Décidément, l’obligation de sécurité et de résultat prend de l’ampleur dans le paysage de l’entreprise… Et une épée de Damoclès est suspendue au dessus de la tête des employeurs qui envisagent une réorganisation de leur entreprise sans vérifier que celle-ci ne nuit pas à la santé et à la sécurité des salariés. Infraction aux règles d’hygiène et de sécurité ou non, le juge peut, en amont, suspendre la réorganisation. C’est ce qu’il ressort d’un arrêt remarqué du 5 mars 2008 rendu par la chambre sociale de la cour de cassation.
L’affaire :
Au sein d’un entreprise de production de pièces de moteurs d’avions, l’employeur envisageant de mettre en place une nouvelle organisation du service de maintenance et de surveillance dans un « centre énergie » chargé de distribuer en permanence de l’énergie et les fluides nécessaires à l’activité de l’entreprise, a consulté le comité d’hygiène et de sécurité ainsi que le comité d’établissement sur cette réorganisation. L’un comme l’autre ont exprimé, après avis d’un expert, leur opposition à ce projet.
L’avis de ces deux institutions ne liant pas l’employeur, ce dernier a informé trois mois plus tard le personnel de l’application de la nouvelle organisation du travail par le biais d’une note de service.
Estimant que la réorganisation compromettait la santé et la sécurité de l’entreprise Snecma, le syndicat CGT Snecma Gennevilliers avait saisi le tribunal de grande instance afin d’obtenir l’annulation de ladite note et qu’il soit fait défense à l’employeur de mettre en application les dispositifs qu’elle prévoyait. Cette juridiction, constatant que le projet de réorganisation mis en œuvre par la note n’était pas conforme avec les dispositions du code du travail (L.230-2 et L120-2) a ordonné la suspension de la réorganisation et a renvoyé les parties à « définir les modalités de la réorganisation décidée dans le cadre du dialogue social ».
____
* [Consignes]:
A) Recopiez à l'identique les lignes des enregistrements, depuis celle qui contient « What is the spatial » jusqu'à la fin des enregistrements, ces deux bornes comprises.
B) Poursuivez le texte sur l'arrêt du 5 mars 2008 et la réorganisation suspendue chez Snecma à partir de l'endroit où il s'interrompt.

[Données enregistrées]
____
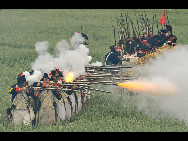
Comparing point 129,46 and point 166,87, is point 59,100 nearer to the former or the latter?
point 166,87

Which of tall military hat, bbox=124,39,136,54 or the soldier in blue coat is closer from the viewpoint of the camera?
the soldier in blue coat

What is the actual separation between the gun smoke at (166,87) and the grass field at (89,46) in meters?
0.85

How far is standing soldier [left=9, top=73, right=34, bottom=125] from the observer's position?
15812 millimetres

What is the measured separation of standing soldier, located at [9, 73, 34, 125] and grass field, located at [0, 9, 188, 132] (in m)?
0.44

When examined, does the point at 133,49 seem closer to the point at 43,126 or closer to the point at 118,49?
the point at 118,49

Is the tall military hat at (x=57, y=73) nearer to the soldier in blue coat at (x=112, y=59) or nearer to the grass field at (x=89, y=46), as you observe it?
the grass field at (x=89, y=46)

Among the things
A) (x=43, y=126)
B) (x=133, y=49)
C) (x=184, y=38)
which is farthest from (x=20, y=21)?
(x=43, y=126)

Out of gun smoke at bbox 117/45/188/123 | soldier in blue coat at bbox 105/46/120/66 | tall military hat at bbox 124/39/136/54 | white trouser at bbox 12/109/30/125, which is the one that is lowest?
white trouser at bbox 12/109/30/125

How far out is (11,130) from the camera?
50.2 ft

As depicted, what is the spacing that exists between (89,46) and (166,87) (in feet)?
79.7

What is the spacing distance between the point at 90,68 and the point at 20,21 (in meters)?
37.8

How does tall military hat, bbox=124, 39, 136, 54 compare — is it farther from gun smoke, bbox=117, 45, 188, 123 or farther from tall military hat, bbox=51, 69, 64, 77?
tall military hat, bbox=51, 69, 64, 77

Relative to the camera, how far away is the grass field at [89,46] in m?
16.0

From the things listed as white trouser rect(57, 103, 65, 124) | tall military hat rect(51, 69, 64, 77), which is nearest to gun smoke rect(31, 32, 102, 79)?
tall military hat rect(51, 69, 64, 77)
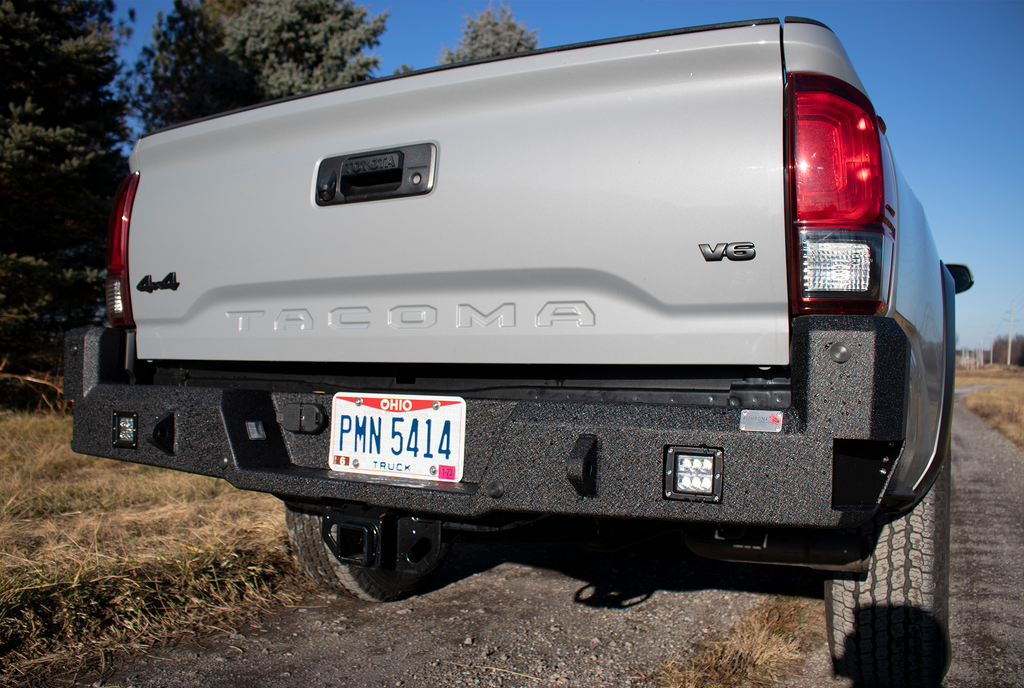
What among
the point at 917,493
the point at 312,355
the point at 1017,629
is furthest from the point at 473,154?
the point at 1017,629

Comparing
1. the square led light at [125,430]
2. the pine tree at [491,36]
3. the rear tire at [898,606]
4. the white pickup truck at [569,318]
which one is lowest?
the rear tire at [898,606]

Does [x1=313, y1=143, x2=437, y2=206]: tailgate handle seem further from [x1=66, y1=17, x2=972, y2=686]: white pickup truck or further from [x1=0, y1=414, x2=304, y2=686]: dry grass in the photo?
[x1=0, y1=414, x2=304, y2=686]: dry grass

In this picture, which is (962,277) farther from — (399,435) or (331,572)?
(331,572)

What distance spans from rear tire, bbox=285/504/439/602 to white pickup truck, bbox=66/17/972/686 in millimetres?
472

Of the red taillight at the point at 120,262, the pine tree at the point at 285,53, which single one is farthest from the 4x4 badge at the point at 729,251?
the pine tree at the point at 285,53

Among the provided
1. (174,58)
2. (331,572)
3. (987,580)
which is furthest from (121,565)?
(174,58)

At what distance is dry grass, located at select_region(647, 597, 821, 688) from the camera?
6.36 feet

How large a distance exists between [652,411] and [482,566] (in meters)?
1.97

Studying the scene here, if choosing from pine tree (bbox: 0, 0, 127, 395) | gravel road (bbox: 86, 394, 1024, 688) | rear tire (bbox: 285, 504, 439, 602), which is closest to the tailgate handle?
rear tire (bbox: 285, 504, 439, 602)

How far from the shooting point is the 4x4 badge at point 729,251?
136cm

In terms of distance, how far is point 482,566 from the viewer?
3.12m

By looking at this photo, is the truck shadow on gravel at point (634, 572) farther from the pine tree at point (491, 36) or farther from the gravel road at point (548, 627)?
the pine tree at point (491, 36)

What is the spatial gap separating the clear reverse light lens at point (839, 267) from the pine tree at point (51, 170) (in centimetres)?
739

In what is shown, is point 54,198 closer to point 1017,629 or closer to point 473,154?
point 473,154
____
* [Corrigé des exercices]:
A)
What is the spatial gap separating the clear reverse light lens at point (839, 267) from the pine tree at point (51, 170) (in centimetres)?
739

In what is shown, is point 54,198 closer to point 1017,629 or closer to point 473,154?
point 473,154

B)
Dans une décision du 14 septembre 2006, la cour d’appel de Versailles , relevant notamment que « la nouvelle organisation réduisait le nombre de salariés assurant le service de jour et entraînait l’isolement du technicien chargé d’assurer seul la surveillance et la maintenance de jour, en début de service et en fin de journée, ainsi que pendant la période estivale et à l’occasion des interventions, cet isolement augmentant les risques liés au travail et que le dispositif d’assistance était insuffisant pour garantir la sécurité des salariés » a confirmé le jugement du tribunal et ainsi ordonné l’annulation et la suspension de la réorganisation.
C’est donc dans ses conditions que le chef d’entreprise a formé un pourvoi en cassation.
A travers une formule usuelle, la haute juridiction rappelle que « l’employeur est tenu à l’égard de son personnel, d’une obligation de sécurité et de résultat qui lui impose de prendre toutes les mesures nécessaires pour assurer la sécurité et protéger la santé des travailleurs » et ajoute « qu’il lui est interdit, dans l’exercice de son pouvoir de direction, de prendre des mesures qui auraient pour objet ou pour effet la santé et la sécurité des salariés ».
1-La logique de la décision
Obligation légale et réglementaire, inspirée de la directive 89/391/CEE du 12 juin 1989 concernant la mise en œuvre de mesures visant à promouvoir l’amélioration de la sécurité et de la santé des travailleurs au travail, l’obligation de sécurité de l’employeur est devenue, au fil des années, tentaculaire.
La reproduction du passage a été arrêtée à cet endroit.